» **Work request**
Resume the review of Stephen King's If It Bleeds that follows, writing on from its last sentence.

+++ Passage shown

Spoiler Alert
This content discusses key plot points, resolutions, and major surprises. If you prefer to experience the story first-hand, bookmark this page and return later.
Stephen King’s If It Bleeds, a collection of four novellas (one of which might actually be a novel), is an outstanding collection showing that King is just as strong a writer in the 2020s as he was in the 1970s. While I tend to think of Stephen King as a plot-driven horror/thriller writer, this collection maintains his trademark genres with thematically rich commentary on the nature of evil, Faustian bargains, and the little intimacies that make life worthwhile.
Take, for instance, “Mr. Harrigan’s Phone.” On the surface, it is a ghost story about revenge and ethics: to what extent can we call on other powers without sacrificing ourselves in the process? But, as with most ghost stories, it is a story of trauama and loss. While Mr. Harrigan was hardly loved by his peers, he made a deep connection with the protagonist, and this connection stays with him for a very long time. It is only at the end of the story that he allows himself to properly grieve–shortly after he grieves his beloved teacher.

++++++
+++ Record excerpts

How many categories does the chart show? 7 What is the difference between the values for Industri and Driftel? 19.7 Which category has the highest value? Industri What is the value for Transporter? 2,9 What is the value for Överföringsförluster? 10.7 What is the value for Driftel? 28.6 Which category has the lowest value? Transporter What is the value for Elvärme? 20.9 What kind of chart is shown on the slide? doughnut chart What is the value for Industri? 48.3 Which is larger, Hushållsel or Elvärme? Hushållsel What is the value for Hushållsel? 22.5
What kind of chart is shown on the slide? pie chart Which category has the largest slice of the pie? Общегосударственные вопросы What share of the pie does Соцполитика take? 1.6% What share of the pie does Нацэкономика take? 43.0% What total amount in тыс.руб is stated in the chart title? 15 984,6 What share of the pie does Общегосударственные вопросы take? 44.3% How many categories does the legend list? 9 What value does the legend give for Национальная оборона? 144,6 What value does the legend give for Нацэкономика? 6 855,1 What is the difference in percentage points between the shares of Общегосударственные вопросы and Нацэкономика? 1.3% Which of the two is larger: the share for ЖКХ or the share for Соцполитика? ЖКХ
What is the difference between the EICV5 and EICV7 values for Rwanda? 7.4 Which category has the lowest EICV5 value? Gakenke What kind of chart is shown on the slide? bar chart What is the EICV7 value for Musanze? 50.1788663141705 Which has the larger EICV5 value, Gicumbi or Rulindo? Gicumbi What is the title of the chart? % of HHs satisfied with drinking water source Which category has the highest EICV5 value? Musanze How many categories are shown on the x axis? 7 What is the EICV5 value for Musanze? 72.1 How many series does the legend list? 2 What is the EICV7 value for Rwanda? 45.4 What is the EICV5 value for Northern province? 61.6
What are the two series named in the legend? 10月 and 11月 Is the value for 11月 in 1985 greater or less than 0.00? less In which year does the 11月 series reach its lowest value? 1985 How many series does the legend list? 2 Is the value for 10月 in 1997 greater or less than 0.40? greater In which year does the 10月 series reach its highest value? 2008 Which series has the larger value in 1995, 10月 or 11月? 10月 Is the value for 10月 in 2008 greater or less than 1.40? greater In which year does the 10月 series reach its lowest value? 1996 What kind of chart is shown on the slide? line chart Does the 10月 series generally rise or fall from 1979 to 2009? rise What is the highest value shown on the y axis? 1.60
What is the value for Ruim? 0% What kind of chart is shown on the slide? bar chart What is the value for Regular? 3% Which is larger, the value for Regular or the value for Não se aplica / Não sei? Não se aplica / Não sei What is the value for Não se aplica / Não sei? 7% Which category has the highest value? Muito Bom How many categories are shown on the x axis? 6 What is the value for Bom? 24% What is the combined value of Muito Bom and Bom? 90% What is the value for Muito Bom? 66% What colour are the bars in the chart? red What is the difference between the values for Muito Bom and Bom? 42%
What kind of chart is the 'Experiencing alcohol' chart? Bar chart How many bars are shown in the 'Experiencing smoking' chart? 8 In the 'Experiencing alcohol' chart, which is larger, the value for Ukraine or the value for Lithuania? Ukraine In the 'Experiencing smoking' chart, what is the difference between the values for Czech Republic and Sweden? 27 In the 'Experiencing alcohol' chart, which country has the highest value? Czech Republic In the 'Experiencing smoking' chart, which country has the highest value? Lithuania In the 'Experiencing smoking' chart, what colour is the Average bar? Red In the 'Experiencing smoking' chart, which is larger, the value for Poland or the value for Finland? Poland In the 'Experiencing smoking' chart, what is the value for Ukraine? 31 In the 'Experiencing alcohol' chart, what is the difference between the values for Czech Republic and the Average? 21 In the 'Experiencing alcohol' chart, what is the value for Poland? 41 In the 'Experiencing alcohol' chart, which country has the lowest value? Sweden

++++++

» **Answer below**
“The Life of Chuck,” on the other hand, begins with an apocalyptic tale about the end of global society as we know it, only to open up into the rich, inner world of a young man dying too soon. We accompany him as he dances down Boylston Street, sharing an ephemeral moment with street musicians and a young woman experiencing a harsh breakup. It makes all the difference to him, further enriching his world, adding to the multitudes which live inside him. “The Life of Chuck,” too, has its share of ghosts, with an attic that haunts those who visit it. Still, Chuck’s life is one of love and wonder.
The longest story in the collection is “If It Bleeds,” and–while it works as an excellent thriller–King’s development of his ideas on the nature of evil wind up lost. The Changeling, Ondowski, in the story is a vampire of sorts, feeding on people’s suffering (as is almost always the case, vampires are old creatures that corrupt the young). We expect the protagonist, Holly, to lose herself in her hunt for him. But, she doesn’t. She develops strength of will, overcoming her own cowardice and psychological baggage. The story itself is good, and it might be better in recognizing that our expectations are subverted. Even so, some of the themes get lost in the story.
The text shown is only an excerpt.